--- REQUIRED WORK ---
Recast every line of the records below as a numbered list, omitting blank lines.

Records of spatial questions:

☆ ☆ ☆ ☆ ☆

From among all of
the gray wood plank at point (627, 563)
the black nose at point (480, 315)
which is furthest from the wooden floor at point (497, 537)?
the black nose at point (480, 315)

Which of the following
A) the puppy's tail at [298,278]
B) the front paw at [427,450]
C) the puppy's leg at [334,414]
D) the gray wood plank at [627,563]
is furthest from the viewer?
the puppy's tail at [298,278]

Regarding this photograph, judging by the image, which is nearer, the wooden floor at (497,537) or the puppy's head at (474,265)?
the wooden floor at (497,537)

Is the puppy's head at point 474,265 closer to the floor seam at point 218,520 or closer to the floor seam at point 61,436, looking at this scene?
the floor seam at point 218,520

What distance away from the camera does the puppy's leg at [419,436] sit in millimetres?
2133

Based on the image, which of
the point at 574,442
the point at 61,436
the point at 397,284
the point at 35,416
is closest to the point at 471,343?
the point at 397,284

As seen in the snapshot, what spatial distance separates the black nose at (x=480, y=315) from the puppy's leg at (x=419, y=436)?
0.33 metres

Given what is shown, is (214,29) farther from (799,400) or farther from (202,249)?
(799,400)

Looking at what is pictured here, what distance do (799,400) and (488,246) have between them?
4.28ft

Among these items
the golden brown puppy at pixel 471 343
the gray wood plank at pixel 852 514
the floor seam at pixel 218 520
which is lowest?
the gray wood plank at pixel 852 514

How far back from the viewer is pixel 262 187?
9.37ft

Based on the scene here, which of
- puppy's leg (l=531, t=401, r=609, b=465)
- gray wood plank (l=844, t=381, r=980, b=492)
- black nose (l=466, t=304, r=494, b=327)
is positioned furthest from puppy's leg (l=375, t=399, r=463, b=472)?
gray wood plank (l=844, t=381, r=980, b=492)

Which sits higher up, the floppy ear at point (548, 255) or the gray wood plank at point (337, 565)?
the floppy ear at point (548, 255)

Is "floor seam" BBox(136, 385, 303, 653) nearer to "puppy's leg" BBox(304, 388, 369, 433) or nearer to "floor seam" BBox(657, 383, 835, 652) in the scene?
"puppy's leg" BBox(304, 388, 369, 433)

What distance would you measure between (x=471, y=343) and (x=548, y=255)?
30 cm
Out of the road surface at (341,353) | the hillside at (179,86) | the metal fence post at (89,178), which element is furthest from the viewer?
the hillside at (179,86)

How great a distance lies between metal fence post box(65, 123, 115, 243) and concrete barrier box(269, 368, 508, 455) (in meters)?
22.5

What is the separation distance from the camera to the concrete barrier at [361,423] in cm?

☆ ☆ ☆ ☆ ☆

--- EXERCISE SOLUTION ---
1. From among all of
2. the gray wood plank at point (627, 563)
3. the black nose at point (480, 315)
4. which is furthest from the wooden floor at point (497, 537)?
5. the black nose at point (480, 315)
6. Which of the following
7. A) the puppy's tail at [298,278]
8. B) the front paw at [427,450]
9. C) the puppy's leg at [334,414]
10. D) the gray wood plank at [627,563]
11. is furthest from the viewer?
12. the puppy's tail at [298,278]
13. Regarding this photograph, judging by the image, which is nearer, the wooden floor at (497,537) or the puppy's head at (474,265)?
14. the wooden floor at (497,537)
15. Is the puppy's head at point 474,265 closer to the floor seam at point 218,520 or closer to the floor seam at point 61,436, looking at this scene?
16. the floor seam at point 218,520
17. What distance away from the camera does the puppy's leg at [419,436] sit in millimetres?
18. 2133
19. Based on the image, which of
20. the point at 574,442
21. the point at 61,436
22. the point at 397,284
23. the point at 35,416
24. is closest to the point at 471,343?
25. the point at 397,284
26. As seen in the snapshot, what spatial distance separates the black nose at (x=480, y=315) from the puppy's leg at (x=419, y=436)?
27. 0.33 metres
28. Given what is shown, is (214,29) farther from (799,400) or farther from (202,249)?
29. (799,400)
30. Looking at what is pictured here, what distance do (799,400) and (488,246) have between them?
31. 4.28ft
32. Among these items
33. the golden brown puppy at pixel 471 343
34. the gray wood plank at pixel 852 514
35. the floor seam at pixel 218 520
36. which is lowest?
37. the gray wood plank at pixel 852 514
38. How far back from the viewer is pixel 262 187?
39. 9.37ft
40. Based on the scene here, which of
41. - puppy's leg (l=531, t=401, r=609, b=465)
42. - gray wood plank (l=844, t=381, r=980, b=492)
43. - black nose (l=466, t=304, r=494, b=327)
44. is positioned furthest from puppy's leg (l=375, t=399, r=463, b=472)?
45. gray wood plank (l=844, t=381, r=980, b=492)
46. Which sits higher up, the floppy ear at point (548, 255) or the gray wood plank at point (337, 565)?
47. the floppy ear at point (548, 255)
48. Is "floor seam" BBox(136, 385, 303, 653) nearer to "puppy's leg" BBox(304, 388, 369, 433) or nearer to "floor seam" BBox(657, 383, 835, 652) in the scene?
49. "puppy's leg" BBox(304, 388, 369, 433)
50. What distance would you measure between (x=471, y=343) and (x=548, y=255)?
51. 30 cm
52. Out of the road surface at (341,353) | the hillside at (179,86) | the metal fence post at (89,178), which element is furthest from the viewer?
53. the hillside at (179,86)
54. How great a distance lies between metal fence post box(65, 123, 115, 243) and concrete barrier box(269, 368, 508, 455) (in meters)?
55. 22.5
56. What is the separation distance from the camera to the concrete barrier at [361,423] in cm?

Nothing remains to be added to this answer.